Madani FLYsiswa expands: Aswara and state-linked varsity students now eligible

BANGI, Jan 13 — Students from the National Academy of Arts, Culture and Heritage (Aswara) and government-linked universities will now qualify for subsidised flight tickets to head back home during festive seasons, Transport Minister Anthony Loke announced today.

They will be among four new categories of students eligible for the FLYsiswa programme that the Anwar government rolled out since 2023. 

Only national public university, polytechnic and government matriculation students had qualified for the initiative before today’s announcement.

The other two categories under the expanded programme are students of Institut Latihan Jabatan Tenaga Malaysia and all state-linked or funded universities.

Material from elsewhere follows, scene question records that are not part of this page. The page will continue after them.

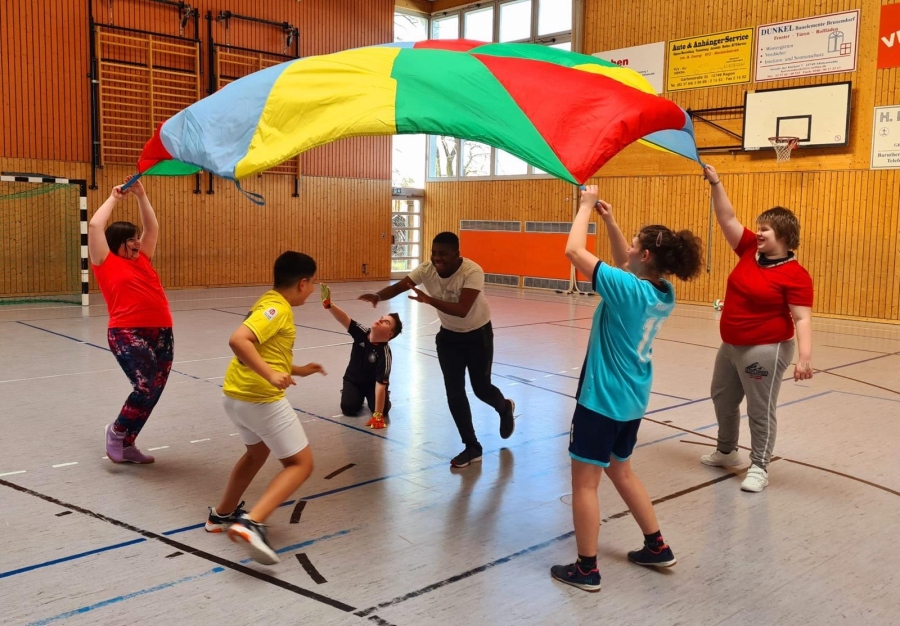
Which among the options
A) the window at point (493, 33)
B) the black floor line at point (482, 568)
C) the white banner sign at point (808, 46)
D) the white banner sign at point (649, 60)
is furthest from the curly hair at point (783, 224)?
the window at point (493, 33)

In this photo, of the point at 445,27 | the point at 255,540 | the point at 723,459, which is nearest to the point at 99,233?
the point at 255,540

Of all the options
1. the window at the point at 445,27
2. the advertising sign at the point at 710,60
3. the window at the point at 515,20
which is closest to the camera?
the advertising sign at the point at 710,60

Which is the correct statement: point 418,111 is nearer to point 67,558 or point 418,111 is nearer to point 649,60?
point 67,558

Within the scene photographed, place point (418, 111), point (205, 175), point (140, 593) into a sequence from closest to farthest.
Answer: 1. point (140, 593)
2. point (418, 111)
3. point (205, 175)

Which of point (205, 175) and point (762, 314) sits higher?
point (205, 175)

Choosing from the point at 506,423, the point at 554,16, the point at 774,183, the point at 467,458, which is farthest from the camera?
the point at 554,16

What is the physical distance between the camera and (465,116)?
148 inches

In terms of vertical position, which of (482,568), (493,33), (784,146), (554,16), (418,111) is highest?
(554,16)

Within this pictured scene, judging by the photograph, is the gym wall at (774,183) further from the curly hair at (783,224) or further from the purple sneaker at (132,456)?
the purple sneaker at (132,456)

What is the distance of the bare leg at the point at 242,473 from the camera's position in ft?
11.3

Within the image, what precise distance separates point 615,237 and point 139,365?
268 cm

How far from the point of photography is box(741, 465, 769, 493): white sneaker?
4246 millimetres

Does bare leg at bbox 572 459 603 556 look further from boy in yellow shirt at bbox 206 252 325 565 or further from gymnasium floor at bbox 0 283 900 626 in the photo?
boy in yellow shirt at bbox 206 252 325 565

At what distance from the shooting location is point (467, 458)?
4.59 metres
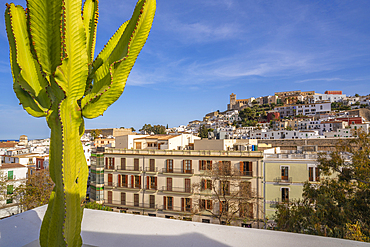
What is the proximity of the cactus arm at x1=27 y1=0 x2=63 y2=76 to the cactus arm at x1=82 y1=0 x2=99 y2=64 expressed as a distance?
1.11 ft

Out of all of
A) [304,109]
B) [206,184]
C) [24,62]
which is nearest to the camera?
[24,62]

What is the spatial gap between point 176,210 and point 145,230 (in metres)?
13.5

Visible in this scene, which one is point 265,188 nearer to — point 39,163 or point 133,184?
point 133,184

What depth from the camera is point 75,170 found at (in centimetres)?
161

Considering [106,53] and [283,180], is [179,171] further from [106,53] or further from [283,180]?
[106,53]

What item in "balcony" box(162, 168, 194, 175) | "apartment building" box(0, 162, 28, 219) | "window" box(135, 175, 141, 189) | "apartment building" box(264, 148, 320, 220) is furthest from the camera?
"window" box(135, 175, 141, 189)

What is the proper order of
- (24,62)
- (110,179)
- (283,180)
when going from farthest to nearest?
(110,179) → (283,180) → (24,62)

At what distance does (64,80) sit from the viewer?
1.50 meters

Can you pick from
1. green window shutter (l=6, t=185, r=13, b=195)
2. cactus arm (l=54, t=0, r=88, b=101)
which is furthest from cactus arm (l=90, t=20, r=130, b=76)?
green window shutter (l=6, t=185, r=13, b=195)

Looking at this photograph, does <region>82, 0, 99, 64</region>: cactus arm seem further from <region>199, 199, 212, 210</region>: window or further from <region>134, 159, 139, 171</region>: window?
<region>134, 159, 139, 171</region>: window

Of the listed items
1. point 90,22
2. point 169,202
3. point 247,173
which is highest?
point 90,22

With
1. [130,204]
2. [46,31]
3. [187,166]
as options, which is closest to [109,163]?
[130,204]

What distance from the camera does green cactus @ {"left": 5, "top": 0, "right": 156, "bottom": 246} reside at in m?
1.45

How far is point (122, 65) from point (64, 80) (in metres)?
0.39
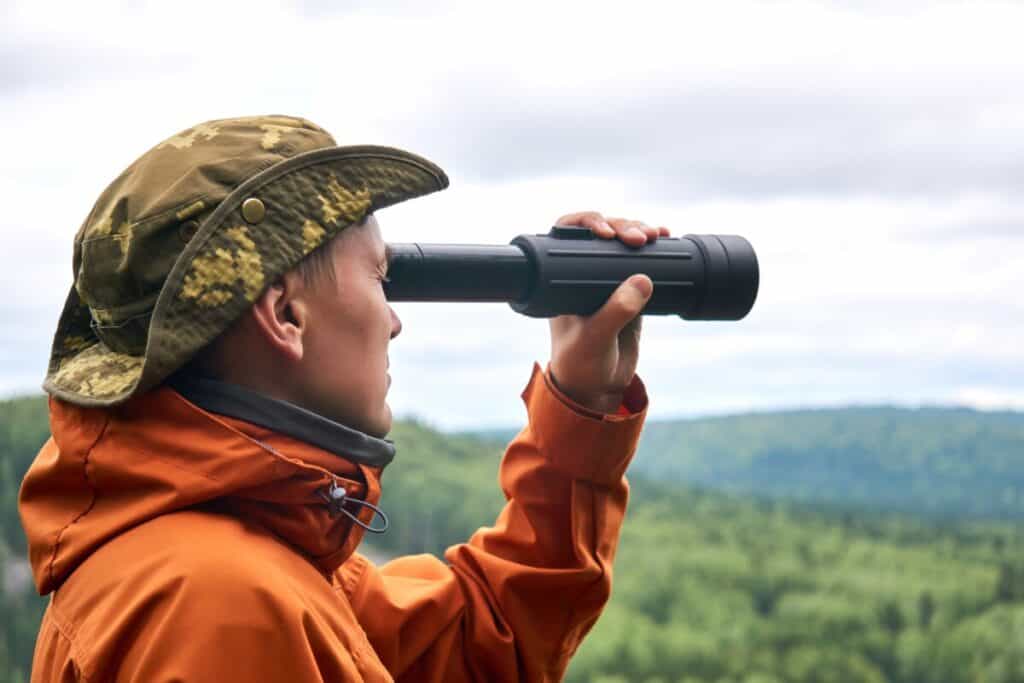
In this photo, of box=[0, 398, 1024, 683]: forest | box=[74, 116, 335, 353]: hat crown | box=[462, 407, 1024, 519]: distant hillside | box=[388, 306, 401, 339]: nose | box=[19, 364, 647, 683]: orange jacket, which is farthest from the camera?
box=[462, 407, 1024, 519]: distant hillside

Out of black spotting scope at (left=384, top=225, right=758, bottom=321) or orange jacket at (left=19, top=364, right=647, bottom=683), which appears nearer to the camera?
orange jacket at (left=19, top=364, right=647, bottom=683)

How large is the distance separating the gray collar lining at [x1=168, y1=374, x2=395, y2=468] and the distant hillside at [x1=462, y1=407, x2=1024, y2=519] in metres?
29.1

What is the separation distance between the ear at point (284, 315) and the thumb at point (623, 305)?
0.53 meters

“The expansion is expected to benefit 6,278 more students. But we hope to do more for students and it won’t stop at just this initiative,” Loke said at the Madani Transport Carnival and FLYsiswa 2026 launch here. 

FLYsiswa was introduced amid student backlash over flight ticket pricing as carriers sought to cash in by raising them during peak festive periods. 

This made it harder for students from Sabah and Sarawak particularly, mostly already coming from low income background, to be with families for key holidays.

For 2026, Loke said Putrajaya would raise the digital voucher to RM400, RM100 more than when it was first launched in late 2023. 

The Anwar administration allocated RM27 million for this year’s FLYsiswa programme, for some 60,000 students.

Not discounting private college students

The success of FLYsiswa has prompted private college students to ask if they could be included in the programme soon. 

Loke did not discount the possibility, but suggested factors like inadequate data on the size of students that qualify means the government would have to hold the idea for now.

“On the issue of extending the aid to IPTS (private higher learning institutes), first their size is huge so it makes it difficult for us to estimate the cost,” the Seremban MP said at a press conference held after the launch.

“The reason it’s now limited to public universities and government-linked institutions is because with them we have the numbers. Another thing is with IPTS it’s hard to define clearly (who is eligible).”